An effective method to determine if your goldfish is being properly fed is to look at their feces. They should be short and chunky, the same color as the food the fish is eating. Long strings of waste that trail behind the fish as they swim could be a sign of over-feeding.

Care has to be taken when choosing the right food for them, because goldfish need less protein (which they cannot digest in excess) and more carbohydrates. However, specialized food for them can be found on the market. Most come in the form of flakes, which float at the top of the aquarium or pellets, which sink slowly to the bottom.

Proper goldfish diet usually consists of a good quality floating pellet type food, along with occasional feedings of peas (removed from their outer skins), blanched green leafy vegetables, and bloodworms. Young goldfish benefit from the addition of brine shrimp to their diet. It is a good idea to set up a feeding ring in their tank where food is always introduced - not only does this prevent food from getting sucked into the filter, but it also ensures the fish know where to go for food. Within a week of its introduction the goldfish should be spending a lot of time at the feeding ring looking for food. Blanched greens should be clipped inside the tank where the goldfish can easily nibble at them.

Fancy goldfish such as Fantails and Black Moors benefit from having their food soaked first as feeding at the surface can increase their risk of getting swim bladder problems (where the fish is unable to control buoyancy).

It is a better idea to introduce blanched greens to the tank than it is to use live plants as a food source. Any plant that can grow fast enough to survive a tank full of voracious goldfish is likely to overrun the tank, creating a maintenance nightmare. On the other hand, tamer plants are likely to be uprooted, or simply torn to shreds, by the efforts of the goldfish.

Aquarium conditions[edit]

The goldfish is quite hardy, which accounts in part for its popularity. Their supposed reputation in some areas for dying quickly is often due to poor care amongst uninformed buyers looking for a "cheap" pet. The goldfish is usually classified as a coldwater fish, as it can live in an unheated aquarium or in an outdoor water garden. In a pond, it will even survive brief periods of ice forming on the surface, so long as there is enough oxygen remaining in the water and the pond does not freeze solid.

Like most carp, goldfish produce a large amount of waste both in their feces and through their gills, releasing harmful chemicals into the water. This also happens because goldfish cannot digest an excess of proteins, unlike most tropical fish. Build-up of this waste to toxic levels can occur in a relatively short period of time, which is often the cause of a fish's sudden death. Although goldfish were historically displayed in small "goldfish bowls", a healthy and happy average-sized adult goldfish requires at least 10 US gallons (38 L) of water and above in order to live even a small life. In fact, for single-tailed varieties, such as commons or comets, it is really necessary to have 100 gallons (378 L) (for adult fish). Other goldfish experts say that it is the amount of water surface area, not the water volume, that decides how many goldfish may live in a container; one square foot of water surface area for every inch of goldfish length (370 cm²/cm). For example, if you had three goldfish of length 4 inches (10 cm) each, you might need 12 square feet (1,080 cm²) of water surface area. Surface area is an approximate measure of how much oxygen may be absorbed into the water from the air. If the water is being further aerated by way of water pump, filter or fountain, more goldfish may be kept in the container.
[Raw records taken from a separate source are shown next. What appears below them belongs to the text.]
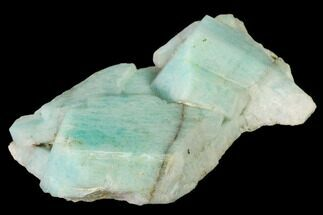 "2.7"" Amazonite Crystal Cluster - 10 Percenter Claim, Colorado For Sale, #168071"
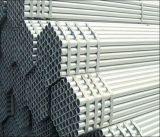 INMERSIÓN caliente de 48.3m m galvanizada alrededor del tubo del acero tubo de acero/Pre-Galón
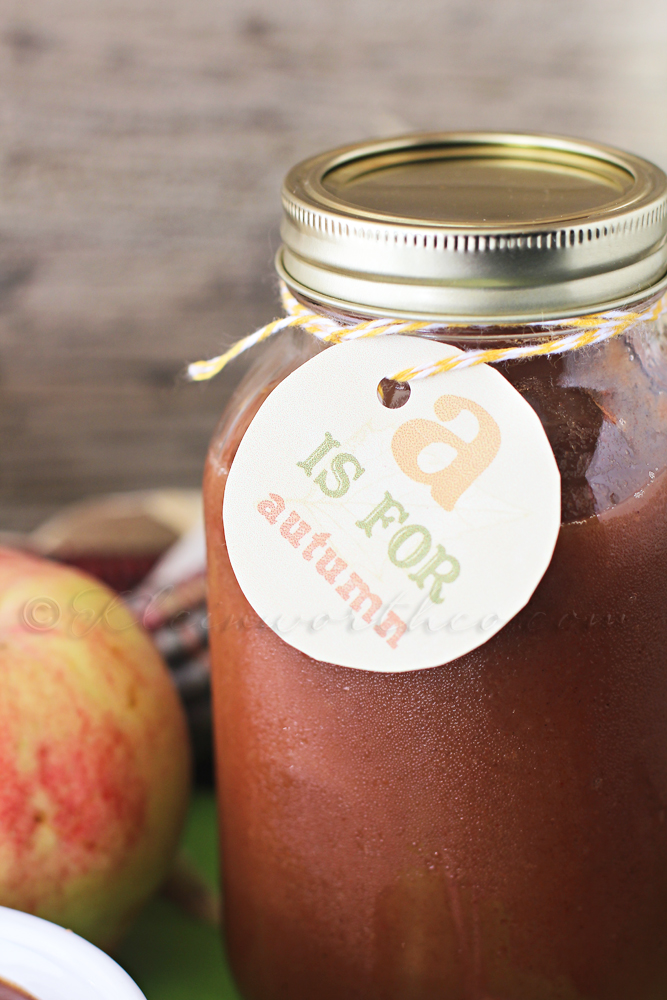 Crock Pot Cinnamon & Brown Sugar Applesauce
A quick rule of thumb to remember for common and comet goldfish is 40 gallons for the first and 20 gallons for each additional. For the fancy varieties it is 20 gallons for the first and 10 gallons for each additional.

A frequent misconception is that airstones do not increase the amount of dissolved oxygen in the water. Most of the transfer of oxygen occurs when the bubbles are formed at and around the airstone, and therefore airstones that create smaller bubbles in large amounts are preferred over those creating fewer larger bubbles. The ripples they create at the surface of the water also increase the surface area and therefore facilitate oxygen exchange at the surface of the tank. For the beginner acquiring a goldfish, the best advice that can be given is to get a 40 gallon long tank, these are typically inexpensive, have a huge surface area, and will be a suitable fish home for over 2 years. Beginner filtration can simply be provided by a box filter hung over the back of the tank, though filtration should be rated for ), as the ammonia levels produced by goldfish are much higher than those produced by the tropical fish filters are typically rated for. It is also imperative that adequate biological filtration is provided, as the breakdown of nitrates occurs much more slowly at the colder temperatures goldfish are kept at. One useful compromise is to keep the aquarium heated to a constant 72° F (22°C), as this temperature keeps the fish active while at the same time aiding bacterial growth.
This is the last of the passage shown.